- EXTRACT:
= Beginning of Section =

22-2225 (Con) United States v. Lindsay
UNITED STATES COURT OF APPEALS FOR THE SECOND CIRCUIT
SUMMARY ORDER
RULINGS BY SUMMARY ORDER DO NOT HAVE PRECEDENTIAL EFFECT. CITATION TO A SUMMARY ORDER FILED ON OR AFTER JANUARY 1, 2007, IS PERMITTED AND IS GOVERNED BY FEDERAL RULE OF APPELLATE PROCEDURE 32.1 AND THIS COURT’S LOCAL RULE 32.1.1. WHEN CITING A SUMMARY ORDER IN A DOCUMENT FILED WITH THIS COURT, A PARTY MUST CITE EITHER THE FEDERAL APPENDIX OR AN ELECTRONIC DATABASE (WITH THE NOTATION “SUMMARY ORDER”). A PARTY CITING TO A SUMMARY ORDER MUST SERVE A COPY OF IT ON ANY PARTY NOT REPRESENTED BY COUNSEL.
At a stated term of the United States Court of Appeals for the Second Circuit, held at the Thurgood Marshall United States Courthouse, 40 Foley Square, in the City of New York, on the 15th day of July, two thousand twenty-four.
PRESENT:
DENNY CHIN, RICHARD J. SULLIVAN, Circuit Judges, CLAIRE R. KELLY, Judge. * _____________________________________
UNITED STATES OF AMERICA,
Appellee,
v. No. 22-479 (L) No. 22-2225 (Con) JOEL LINDSAY, a.k.a. Joey Guapo,
* Judge Claire R. Kelly, of the United States Court of International Trade, sitting by designation.
1 Defendant-Appellant, JOSEPH PINA,
Defendant. 1 ____________________________________
For Defendant-Appellant: J. Patten Brown III, Avon, CT.
For Appellee: Angel M. Krull, Sandra S. Glover, Assistant United States Attorneys, for Vanessa Roberts Avery, United States Attorney for the District of Connecticut, New Haven, CT.
Appeal from a judgment of the United States District Court for the District
of Connecticut (Vanessa L. Bryant, Judge).
UPON DUE CONSIDERATION, IT IS HEREBY ORDERED,
ADJUDGED, AND DECREED that the district court’s September 26, 2022
judgment is AFFIRMED.

= End of Section =

- ACTION ITEM A:
Transcribe the court order from "For Appellee: Angel" to "L. Bryant, Judge).".

- DATA FOR PROCESSING:
= Beginning of Section =

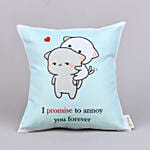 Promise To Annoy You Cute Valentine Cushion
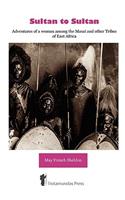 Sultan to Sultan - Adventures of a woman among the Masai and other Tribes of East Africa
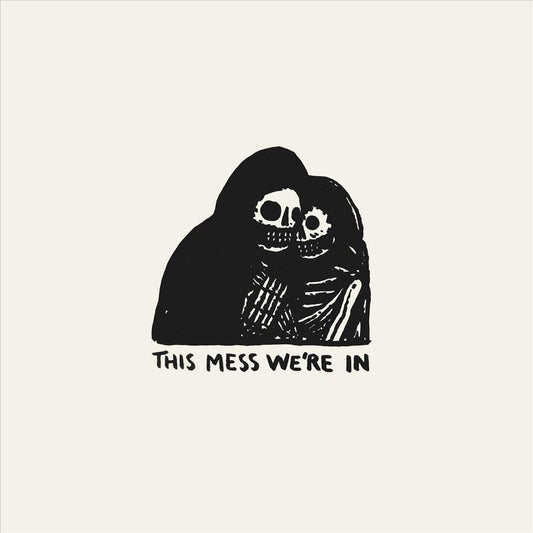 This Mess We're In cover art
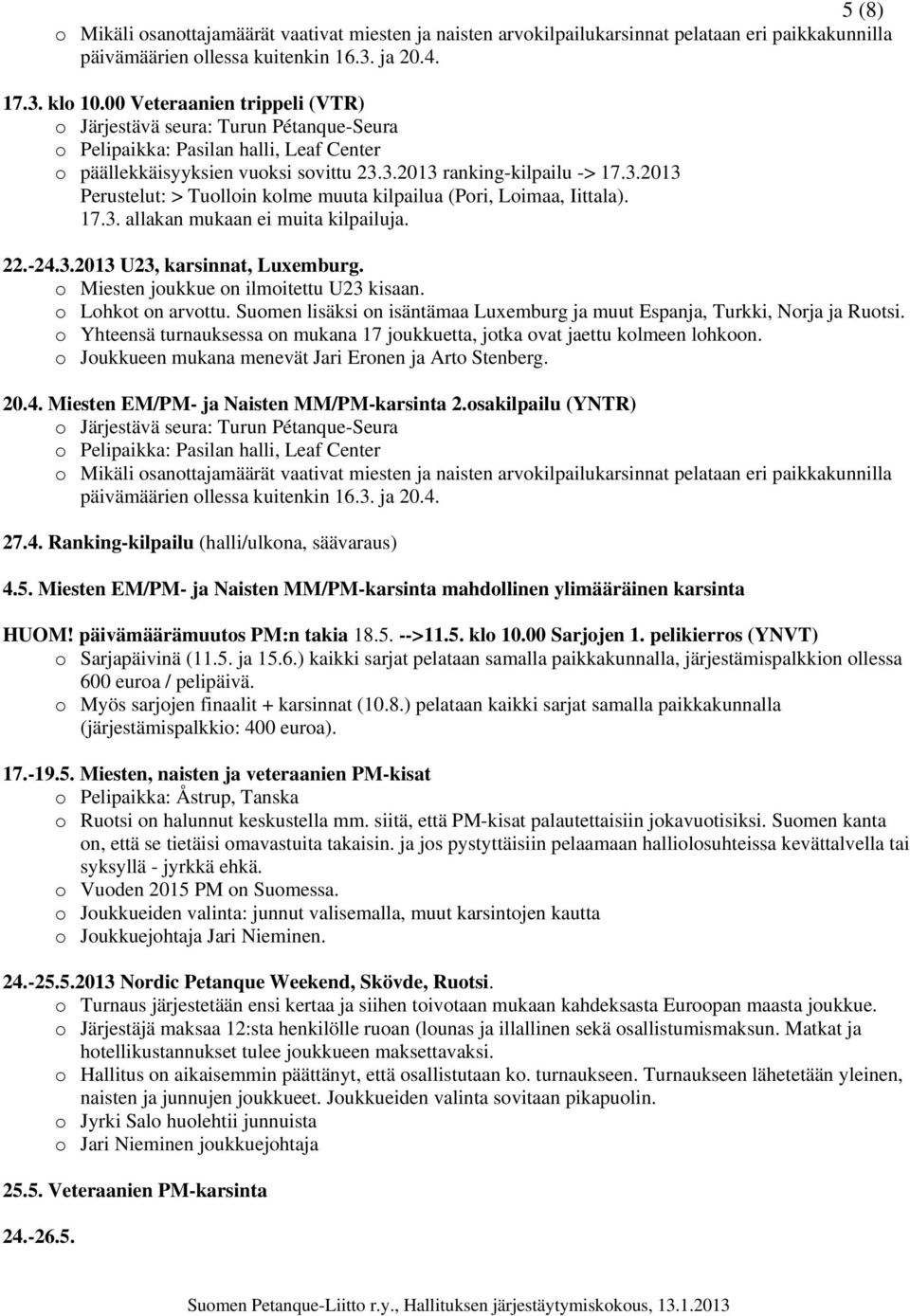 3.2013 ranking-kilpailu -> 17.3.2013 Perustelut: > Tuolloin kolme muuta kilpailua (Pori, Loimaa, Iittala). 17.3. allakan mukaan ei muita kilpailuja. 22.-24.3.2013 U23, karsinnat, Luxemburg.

= End of Section =
= Beginning of Section =

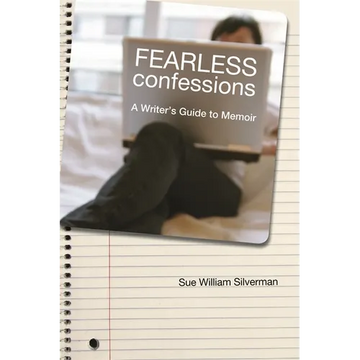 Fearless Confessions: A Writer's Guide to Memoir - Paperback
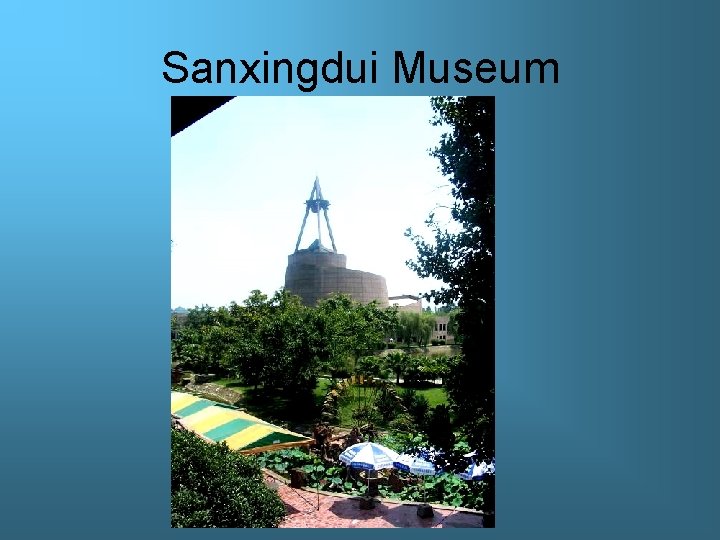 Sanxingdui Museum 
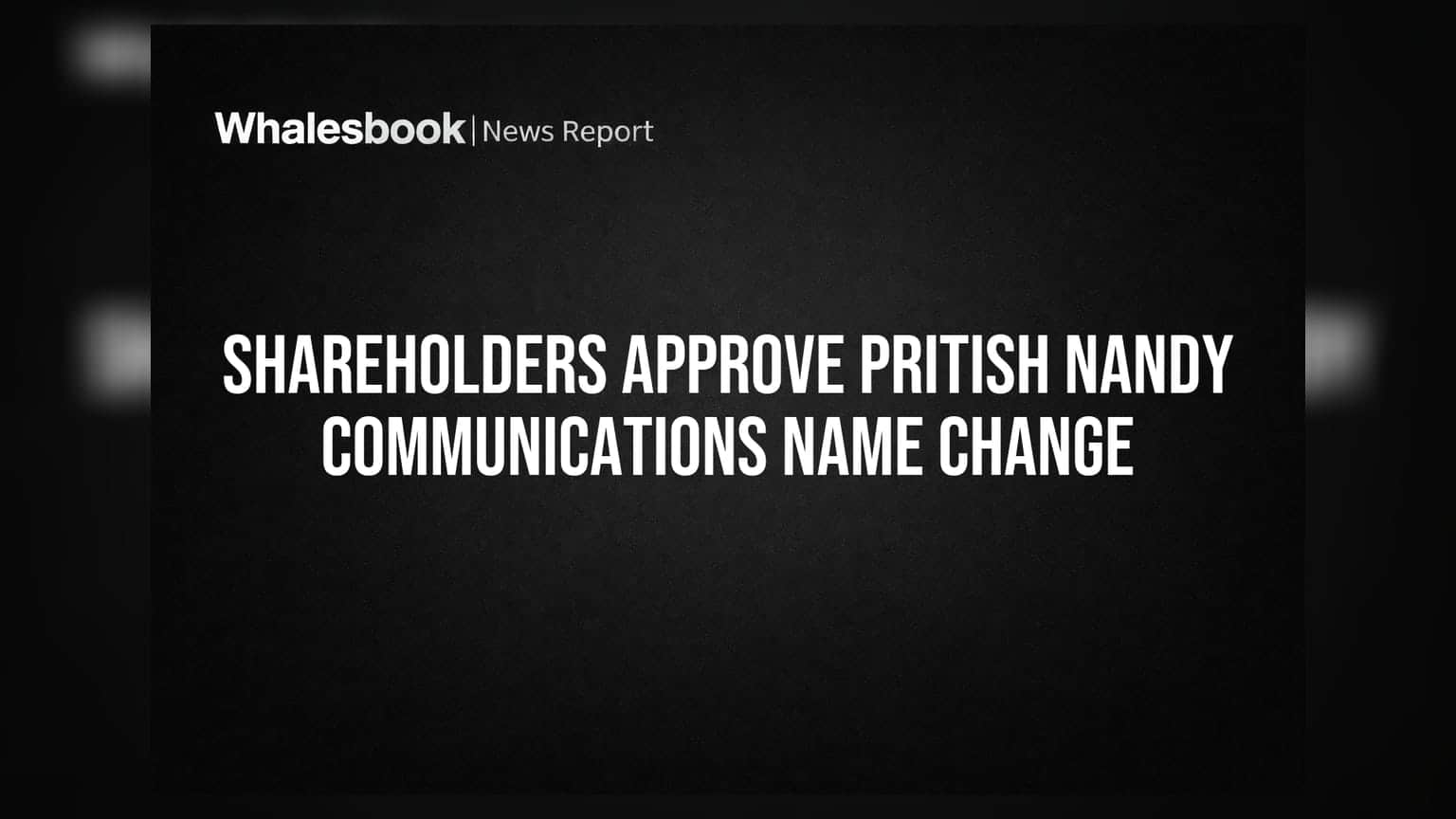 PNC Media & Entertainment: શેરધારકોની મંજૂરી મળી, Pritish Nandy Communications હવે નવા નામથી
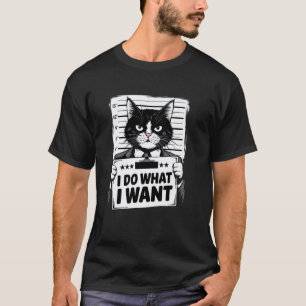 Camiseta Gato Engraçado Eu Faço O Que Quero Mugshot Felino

= End of Section =

- ACTION ITEM B:
Repeat word for word the entries from the line with "Promise To Annoy You Cute Valentine Cushion" to the line with "3.2013 ranking-kilpailu ->", leaving out the pictures.

- WRITTEN ANSWER A:
For Appellee: Angel M. Krull, Sandra S. Glover, Assistant United States Attorneys, for Vanessa Roberts Avery, United States Attorney for the District of Connecticut, New Haven, CT.
Appeal from a judgment of the United States District Court for the District
of Connecticut (Vanessa L. Bryant, Judge).

- WRITTEN ANSWER B:
 Promise To Annoy You Cute Valentine Cushion
 Sultan to Sultan - Adventures of a woman among the Masai and other Tribes of East Africa
 This Mess We're In cover art
 3.2013 ranking-kilpailu -> 17.3.2013 Perustelut: > Tuolloin kolme muuta kilpailua (Pori, Loimaa, Iittala). 17.3. allakan mukaan ei muita kilpailuja. 22.-24.3.2013 U23, karsinnat, Luxemburg.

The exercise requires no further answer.